Michel Morin pousse sur le ministère des Transports
sur six routes considérées comme prioritaires
Par Joey Olivier - Journal L'Annonceur
Michel Morin, député de Nicolet-Yamaska, a fait sa
liste d’épicerie le 18 novembre dernier alors qu’il a envoyé une
lettre à la ministre déléguée aux Transports, Julie Boulet, afin
d’insister sur les besoins de certaines routes dans le comté.
Dans cette lettre dont L’annonceur a obtenu copie, la route 226 à La
Visitation-de-Yamaska,
la route 224 à Saint-Bonaventure, la route 224 à la hauteur de
Saint-Guillaume, la route 161 à Saint-Wenceslas et Sainte-Eulalie,
la route 143 entre Saint-Francois-du-Lac et Saint-Pie-de-Guire ainsi
que le boulevard Bécancour à Bécancour et le rang Les 60 à Nicolet
sont considérés comme prioritaire par le député qui a fait appel aux
municipalités afin d’établir cette liste. Parmi les six priorités
déterminées selon l’affluence, l’utilité et le niveau de sécurité
pour les automobiles, la route 143 serait l’une des plus dangereuses
selon la lettre envoyée par M. Morin. On peut lire que cette route
entre Saint-François-du-Lac et Saint-Pie-de-Guire a fait l’objet
dans le passé d’une correspondance entre les municipalités
concernées avec les autorités du ministère des Transports et le
bureau de M. Morin. Un tronçon de 8,5 km aurait besoin d’être refait
en priorité. Le pavage est brisé à plusieurs endroits, l’assiette de
la route est plate la plupart du temps et il y a même des ornières
par endroits. « Actuellement, le ministère des Transports évalue les
besoins en vue du prochain budget de 2005. C’est alors le temps de
faire connaître nos priorités, » a déclaré le député. Il ne se fait
pas d’illusion cependant : « Je ne me fais pas d’idées, je sais que
le ministère ne pourra pas tout nous accorder, mais on ne pourra me
reprocher de ne pas faire ma liste d’épicerie. Je m’attends tout de
même à des réponses positives, » a expliqué M. Morin.

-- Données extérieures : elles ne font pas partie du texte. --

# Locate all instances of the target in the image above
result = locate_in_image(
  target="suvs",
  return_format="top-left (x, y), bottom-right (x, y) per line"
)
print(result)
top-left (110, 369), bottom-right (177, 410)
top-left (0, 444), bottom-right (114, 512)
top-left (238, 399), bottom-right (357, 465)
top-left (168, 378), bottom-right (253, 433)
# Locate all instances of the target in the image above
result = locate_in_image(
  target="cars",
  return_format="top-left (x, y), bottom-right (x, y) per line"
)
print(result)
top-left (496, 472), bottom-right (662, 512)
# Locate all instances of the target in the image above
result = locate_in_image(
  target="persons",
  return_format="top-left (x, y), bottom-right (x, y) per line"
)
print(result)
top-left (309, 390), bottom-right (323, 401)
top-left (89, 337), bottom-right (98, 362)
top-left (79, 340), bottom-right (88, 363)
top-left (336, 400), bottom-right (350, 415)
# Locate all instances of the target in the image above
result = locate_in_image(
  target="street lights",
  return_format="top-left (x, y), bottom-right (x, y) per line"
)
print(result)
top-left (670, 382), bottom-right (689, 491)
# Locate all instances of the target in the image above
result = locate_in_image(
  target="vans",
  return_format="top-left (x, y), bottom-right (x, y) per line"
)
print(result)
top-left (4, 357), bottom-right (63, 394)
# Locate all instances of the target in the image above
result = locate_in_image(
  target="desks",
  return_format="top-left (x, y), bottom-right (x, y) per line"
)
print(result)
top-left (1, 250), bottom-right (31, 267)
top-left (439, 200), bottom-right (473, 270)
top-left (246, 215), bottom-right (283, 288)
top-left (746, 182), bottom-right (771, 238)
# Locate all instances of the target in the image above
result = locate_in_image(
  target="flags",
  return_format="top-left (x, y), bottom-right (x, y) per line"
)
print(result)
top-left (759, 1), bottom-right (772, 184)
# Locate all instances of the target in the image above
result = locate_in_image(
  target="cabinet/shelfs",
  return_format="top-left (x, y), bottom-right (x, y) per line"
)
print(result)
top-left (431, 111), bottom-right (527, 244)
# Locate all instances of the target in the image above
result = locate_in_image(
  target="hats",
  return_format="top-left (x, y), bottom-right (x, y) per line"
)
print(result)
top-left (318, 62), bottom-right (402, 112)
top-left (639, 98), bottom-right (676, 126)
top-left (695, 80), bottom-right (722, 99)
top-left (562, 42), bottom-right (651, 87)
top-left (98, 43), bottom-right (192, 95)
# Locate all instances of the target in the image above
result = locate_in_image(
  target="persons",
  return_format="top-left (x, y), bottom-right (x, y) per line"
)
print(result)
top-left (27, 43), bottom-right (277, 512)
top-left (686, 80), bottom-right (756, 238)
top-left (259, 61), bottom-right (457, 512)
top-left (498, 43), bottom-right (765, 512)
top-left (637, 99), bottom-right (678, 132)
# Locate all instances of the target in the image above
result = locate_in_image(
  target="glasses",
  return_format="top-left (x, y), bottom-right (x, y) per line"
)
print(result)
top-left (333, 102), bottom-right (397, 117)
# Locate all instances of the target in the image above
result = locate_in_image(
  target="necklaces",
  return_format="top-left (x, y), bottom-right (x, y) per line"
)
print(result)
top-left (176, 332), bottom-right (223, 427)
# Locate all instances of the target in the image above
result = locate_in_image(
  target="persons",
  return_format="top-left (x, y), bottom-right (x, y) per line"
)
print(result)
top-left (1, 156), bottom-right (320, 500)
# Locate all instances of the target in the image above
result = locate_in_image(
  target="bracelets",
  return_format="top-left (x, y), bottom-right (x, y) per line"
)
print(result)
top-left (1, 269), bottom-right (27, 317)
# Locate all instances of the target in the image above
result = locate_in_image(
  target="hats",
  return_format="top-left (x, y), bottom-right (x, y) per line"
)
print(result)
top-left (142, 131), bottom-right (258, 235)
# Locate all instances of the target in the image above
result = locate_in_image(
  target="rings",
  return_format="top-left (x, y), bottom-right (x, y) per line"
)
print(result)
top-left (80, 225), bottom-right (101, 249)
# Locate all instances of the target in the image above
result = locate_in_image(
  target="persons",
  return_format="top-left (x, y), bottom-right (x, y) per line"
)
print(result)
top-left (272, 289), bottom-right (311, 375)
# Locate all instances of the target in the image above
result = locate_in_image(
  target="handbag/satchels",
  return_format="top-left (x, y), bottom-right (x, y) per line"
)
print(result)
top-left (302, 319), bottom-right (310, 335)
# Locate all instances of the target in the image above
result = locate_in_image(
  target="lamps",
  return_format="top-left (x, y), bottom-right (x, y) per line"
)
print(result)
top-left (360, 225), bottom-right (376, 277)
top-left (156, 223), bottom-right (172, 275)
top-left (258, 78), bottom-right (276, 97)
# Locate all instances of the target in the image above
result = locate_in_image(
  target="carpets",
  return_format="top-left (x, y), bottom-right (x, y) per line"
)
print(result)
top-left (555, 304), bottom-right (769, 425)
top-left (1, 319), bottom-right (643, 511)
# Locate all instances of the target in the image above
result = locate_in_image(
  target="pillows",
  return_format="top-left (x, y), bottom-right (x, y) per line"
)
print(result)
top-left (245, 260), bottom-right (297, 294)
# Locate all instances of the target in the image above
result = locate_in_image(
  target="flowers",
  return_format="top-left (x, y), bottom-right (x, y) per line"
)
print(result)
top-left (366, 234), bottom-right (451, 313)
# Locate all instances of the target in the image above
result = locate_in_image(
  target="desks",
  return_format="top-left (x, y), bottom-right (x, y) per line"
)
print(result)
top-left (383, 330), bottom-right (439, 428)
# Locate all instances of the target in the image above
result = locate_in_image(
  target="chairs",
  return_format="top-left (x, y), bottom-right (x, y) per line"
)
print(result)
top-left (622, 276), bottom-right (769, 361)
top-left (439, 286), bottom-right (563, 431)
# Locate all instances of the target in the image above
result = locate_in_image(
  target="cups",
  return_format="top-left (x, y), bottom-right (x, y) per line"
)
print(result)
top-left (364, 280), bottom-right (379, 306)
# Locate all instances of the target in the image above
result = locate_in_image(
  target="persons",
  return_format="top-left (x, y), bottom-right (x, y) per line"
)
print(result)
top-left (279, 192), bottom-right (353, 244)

Morin ne croit pas au chèque de soutien pour les
familles
Michel Morin a profité de l’annonce par le ministre
de l’Emploi, de la Solidarité sociale et de la Famille, Claude
Béchard, du programme de remise de chèque aux familles pour dénoncer
les hausses multiples de coût pour l’ensemble des familles.

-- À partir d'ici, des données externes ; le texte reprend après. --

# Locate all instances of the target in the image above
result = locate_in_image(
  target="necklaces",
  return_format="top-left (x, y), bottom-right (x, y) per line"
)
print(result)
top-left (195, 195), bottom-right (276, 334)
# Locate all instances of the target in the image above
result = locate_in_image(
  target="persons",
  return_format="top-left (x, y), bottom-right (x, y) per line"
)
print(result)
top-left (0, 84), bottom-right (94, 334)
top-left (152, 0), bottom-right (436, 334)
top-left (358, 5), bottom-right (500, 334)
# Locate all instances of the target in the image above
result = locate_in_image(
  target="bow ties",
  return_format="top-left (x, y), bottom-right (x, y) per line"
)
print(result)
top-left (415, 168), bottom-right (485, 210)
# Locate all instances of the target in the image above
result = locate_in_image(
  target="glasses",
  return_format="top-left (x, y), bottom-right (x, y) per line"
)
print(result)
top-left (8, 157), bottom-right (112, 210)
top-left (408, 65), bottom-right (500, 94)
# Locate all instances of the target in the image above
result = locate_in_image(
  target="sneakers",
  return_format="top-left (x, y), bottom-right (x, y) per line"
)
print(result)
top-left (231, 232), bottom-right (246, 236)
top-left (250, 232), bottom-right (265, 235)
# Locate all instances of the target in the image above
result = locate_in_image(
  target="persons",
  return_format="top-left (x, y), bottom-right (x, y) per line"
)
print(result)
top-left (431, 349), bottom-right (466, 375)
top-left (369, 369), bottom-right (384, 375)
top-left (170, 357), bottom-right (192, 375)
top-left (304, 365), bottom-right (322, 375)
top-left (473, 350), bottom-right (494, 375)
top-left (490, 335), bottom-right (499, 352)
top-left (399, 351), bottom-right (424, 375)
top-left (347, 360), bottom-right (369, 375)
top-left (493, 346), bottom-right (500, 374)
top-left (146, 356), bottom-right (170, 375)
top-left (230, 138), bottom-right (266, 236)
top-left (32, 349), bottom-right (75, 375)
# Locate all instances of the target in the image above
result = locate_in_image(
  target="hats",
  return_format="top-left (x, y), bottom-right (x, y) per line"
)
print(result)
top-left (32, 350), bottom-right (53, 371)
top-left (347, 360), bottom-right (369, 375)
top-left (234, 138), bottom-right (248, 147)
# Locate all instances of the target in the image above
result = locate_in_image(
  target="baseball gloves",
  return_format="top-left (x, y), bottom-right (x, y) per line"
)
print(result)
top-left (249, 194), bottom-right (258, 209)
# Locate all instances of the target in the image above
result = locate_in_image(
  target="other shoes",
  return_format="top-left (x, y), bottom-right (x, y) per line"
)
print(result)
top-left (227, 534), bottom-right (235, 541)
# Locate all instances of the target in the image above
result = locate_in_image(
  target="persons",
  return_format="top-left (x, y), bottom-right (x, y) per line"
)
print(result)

« Le ministre ne peut jouer au Père Noël et se vanter
que son gouvernement fait un geste de solidarité envers les familles
en leur envoyant un « beau gros chèque » avant les fêtes tout en
faisant abstraction des hausses de tarifs qu’elles ont dû assumer
depuis l’arrivée au pouvoir du gouvernement Charest, » a déclaré
Michel Morin par voie de communiqué. Rappelons que le projet du
ministère prévoit
pour un couple avec deux enfants disposant d'un revenu de moins de
42 800 $, la somme allouée atteindra 3000 $, en
2005. L'aide sera plus élevée pour un premier enfant
tandis que le montant maximal, pour les deuxième et troisième
enfants, sera de 1000 $, et atteindra 1500 pour les enfants
suivants. Tout de même, Michel Morin calcule les dépenses pour les
familles de la classe moyenne faible autrement. « À titre
d’exemple, le gouvernement prétend qu’un couple avec deux enfants et
un revenu de 40 000 $ recevra 928 $ de plus de l’État avec ses
nouveaux programmes Soutien aux enfants et Prime au travail. Si on
applique les coûts de la hausse de tarifs au budget de cette
famille, on constate plutôt qu’elle devra débourser 387 $ de plus
grâce au gouvernement Charest. Face à de tels chiffres, le ministre
ne peut affirmer, comme il se plaît à le faire, que personne ne sera
perdant. Ce gouvernement ne peut financer sa visibilité sur le dos
des familles! », conclu Michel Morin.